Speaking to CBC on Saturday, Watson commended police officers for clearing protesters from downtown Ottawa, where they had been camped for three weeks protesting vaccine mandates. The demonstrations were broken by city and federal police officers between Friday and Saturday after Trudeau invoked the never-before-used Emergencies Act on Monday.
Despite video footage showing shocking scenes of police brutality, Watson said that officers had “done a remarkable job,” and were “very measured in their response.” At least 170 protesters have been arrested, more than 50 vehicles have been seized, and the government has frozen the bank accounts of at least 76 protest participants and supporters.
Mayor of Ottawa, Jim Watson, in an interview with the state broadcaster(cbc) praises Trudeau's use of the Emergencies Act, and is looking into selling confiscated convoy protesters trucks and RVs.https://t.co/cTm6cKHpsApic.twitter.com/zS3em5TAjf— Efron Monsanto 🇨🇦🚜🚛 (@realmonsanto) February 20, 2022
“Under the Emergencies Act I’ve asked our solicitor and our city manager, ‘how can we keep the tow trucks and the campers and the vans and everything else that we’ve confiscated, and sell those pieces of equipment to help recoup some of the costs that our taxpayers are absorbing?’” Watson told CBC.

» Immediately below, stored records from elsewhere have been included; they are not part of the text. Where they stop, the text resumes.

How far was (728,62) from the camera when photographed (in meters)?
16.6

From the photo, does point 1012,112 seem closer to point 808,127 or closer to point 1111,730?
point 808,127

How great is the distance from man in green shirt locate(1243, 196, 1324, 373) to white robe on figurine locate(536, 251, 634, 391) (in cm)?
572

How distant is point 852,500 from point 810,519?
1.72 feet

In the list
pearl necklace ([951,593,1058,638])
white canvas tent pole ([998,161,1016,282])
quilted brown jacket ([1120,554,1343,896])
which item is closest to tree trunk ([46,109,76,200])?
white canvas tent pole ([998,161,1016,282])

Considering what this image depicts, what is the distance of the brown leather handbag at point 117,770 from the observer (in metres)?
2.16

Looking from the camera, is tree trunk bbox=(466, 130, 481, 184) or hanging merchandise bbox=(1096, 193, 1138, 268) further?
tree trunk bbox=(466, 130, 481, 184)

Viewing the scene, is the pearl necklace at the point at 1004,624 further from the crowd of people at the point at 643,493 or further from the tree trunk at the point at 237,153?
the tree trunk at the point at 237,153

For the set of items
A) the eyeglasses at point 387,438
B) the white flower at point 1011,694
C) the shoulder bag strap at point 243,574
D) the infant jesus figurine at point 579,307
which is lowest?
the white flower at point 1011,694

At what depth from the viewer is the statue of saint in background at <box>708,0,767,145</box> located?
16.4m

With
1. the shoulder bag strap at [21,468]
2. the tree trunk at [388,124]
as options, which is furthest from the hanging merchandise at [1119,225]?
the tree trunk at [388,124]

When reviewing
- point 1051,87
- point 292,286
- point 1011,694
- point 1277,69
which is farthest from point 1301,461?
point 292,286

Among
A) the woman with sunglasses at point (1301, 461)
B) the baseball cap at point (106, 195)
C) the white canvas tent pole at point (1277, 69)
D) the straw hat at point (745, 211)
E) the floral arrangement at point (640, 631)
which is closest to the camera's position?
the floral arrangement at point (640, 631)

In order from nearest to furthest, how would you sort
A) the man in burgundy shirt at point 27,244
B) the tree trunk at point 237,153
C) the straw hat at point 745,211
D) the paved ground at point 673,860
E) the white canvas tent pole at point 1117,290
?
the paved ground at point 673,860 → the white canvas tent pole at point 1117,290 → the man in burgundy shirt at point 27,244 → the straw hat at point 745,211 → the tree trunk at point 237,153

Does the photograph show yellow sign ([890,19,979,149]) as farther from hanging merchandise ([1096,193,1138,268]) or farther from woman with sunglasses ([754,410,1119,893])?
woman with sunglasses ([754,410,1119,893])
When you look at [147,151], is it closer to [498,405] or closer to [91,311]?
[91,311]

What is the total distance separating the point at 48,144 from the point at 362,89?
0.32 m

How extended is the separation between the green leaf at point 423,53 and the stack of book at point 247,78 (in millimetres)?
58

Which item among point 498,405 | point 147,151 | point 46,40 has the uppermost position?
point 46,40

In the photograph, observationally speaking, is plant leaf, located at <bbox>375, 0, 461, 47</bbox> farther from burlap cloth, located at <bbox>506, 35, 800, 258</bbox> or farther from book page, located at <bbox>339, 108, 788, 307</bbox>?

Watson also cited losses by local businesses as one of the reasons he would attempt to sell off impounded vehicles.
Earlier on Saturday, City Treasurer Wendy Stephanson claimed that managing the protest was costing the city approximately CA$1 million ($785,000) per day, per CTV News. “We should ding those people who have caused this chaos,” Watson said in a separate interview with CTV on Saturday, referring to the protesters.
It is unclear whether Watson’s plan will go ahead, and whether the Emergencies Act actually allows the city to auction off seized vehicles. Ottawa Police have previously stated that seized vehicles will be held for seven days, after which time they can be retrieved. Likewise the Emergencies Act is currently being enforced despite not being debated in Parliament, and could end up amended significantly.
While some of Canada’s provincial premiers have relaxed their rules on masking and vaccination since the protest began, Trudeau’s nationwide vaccine mandate for cross-border truckers and a rule requiring Canadians be vaccinated to leave the country remain in effect.